:: What is expected ::
Please put each line of the data below into a Markdown table with the columns "Row" and "Line", numbering the rows and leaving out blank lines and pictures.

___ Records shown ___

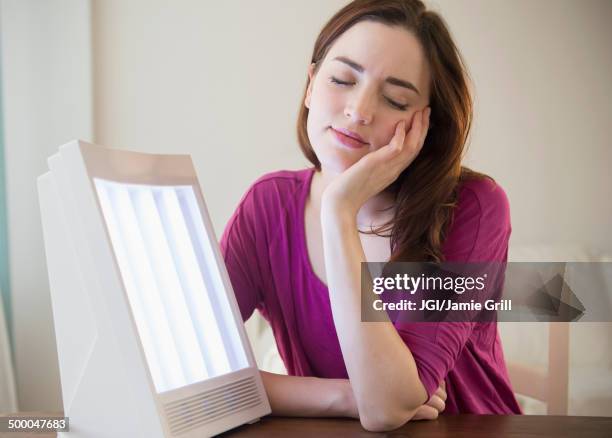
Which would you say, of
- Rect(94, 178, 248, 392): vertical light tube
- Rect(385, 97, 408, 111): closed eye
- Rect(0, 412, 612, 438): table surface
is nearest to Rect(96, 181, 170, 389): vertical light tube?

___

:: Problem solution ::
| Row | Line |
|---|---|
| 1 | Which would you say, of |
| 2 | - Rect(94, 178, 248, 392): vertical light tube |
| 3 | - Rect(385, 97, 408, 111): closed eye |
| 4 | - Rect(0, 412, 612, 438): table surface |
| 5 | is nearest to Rect(96, 181, 170, 389): vertical light tube? |